ABOUT THIS TASK: Below are some records; find each line that carries the word "пенициллина" and copy it.

INFORMATION SHOWN:
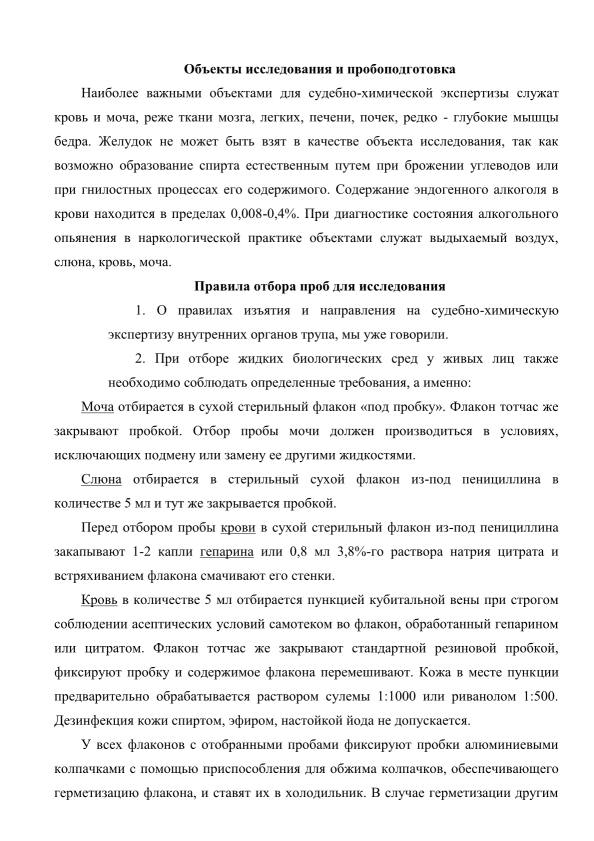 Объекты исследования и пробоподготовка

Наиболее важными объектами для судебно-химической экспертизы служат кровь и моча, реже ткани мозга, легких, печени, почек, редко - глубокие мышцы бедра. Желудок не может быть взят в качестве объекта исследования, так как возможно образование спирта естественным путем при брожении углеводов или при гнилостных процессах его содержимого. Содержание эндогенного алкоголя в крови находится в пределах 0,008-0,4%. При диагностике состояния алкогольного опьянения в наркологической практике объектами служат выдыхаемый воздух, слюна, кровь, моча.

Правила отбора проб для исследования

1. О правилах изъятия и направления на судебно-химическую экспертизу внутренних органов трупа, мы уже говорили.

2. При отборе жидких биологических сред у живых лиц также необходимо соблюдать определенные требования, а именно:

Моча отбирается в сухой стерильный флакон «под пробку». Флакон тотчас же закрывают пробкой. Отбор пробы мочи должен производиться в условиях, исключающих подмену или замену ее другими жидкостями.

Слюна отбирается в стерильный сухой флакон из-под пенициллина в количестве 5 мл и тут же закрывается пробкой.

Перед отбором пробы крови в сухой стерильный флакон из-под пенициллина закапывают 1-2 капли гепарина или 0,8 мл 3,8%-го раствора натрия цитрата и встряхиванием флакона смачивают его стенки.

Кровь в количестве 5 мл отбирается пункцией кубитальной вены при строгом соблюдении асептических условий самотеком во флакон, обработанный гепарином или цитратом. Флакон тотчас же закрывают стандартной резиновой пробкой, фиксируют пробку и содержимое флакона перемешивают. Кожа в месте пункции предварительно обрабатывается раствором сулемы 1:1000 или риванолом 1:500. Дезинфекция кожи спиртом, эфиром, настойкой йода не допускается.

У всех флаконов с отобранными пробами фиксируют пробки алюминиевыми колпачками с помощью приспособления для обжима колпачков, обеспечивающего герметизацию флакона, и ставят их в холодильник. В случае герметизации другим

EXPECTED OUTPUT:
Слюна отбирается в стерильный сухой флакон из-под пенициллина в количестве 5 мл и тут же закрывается пробкой.
Перед отбором пробы крови в сухой стерильный флакон из-под пенициллина закапывают 1-2 капли гепарина или 0,8 мл 3,8%-го раствора натрия цитрата и встряхиванием флакона смачивают его стенки.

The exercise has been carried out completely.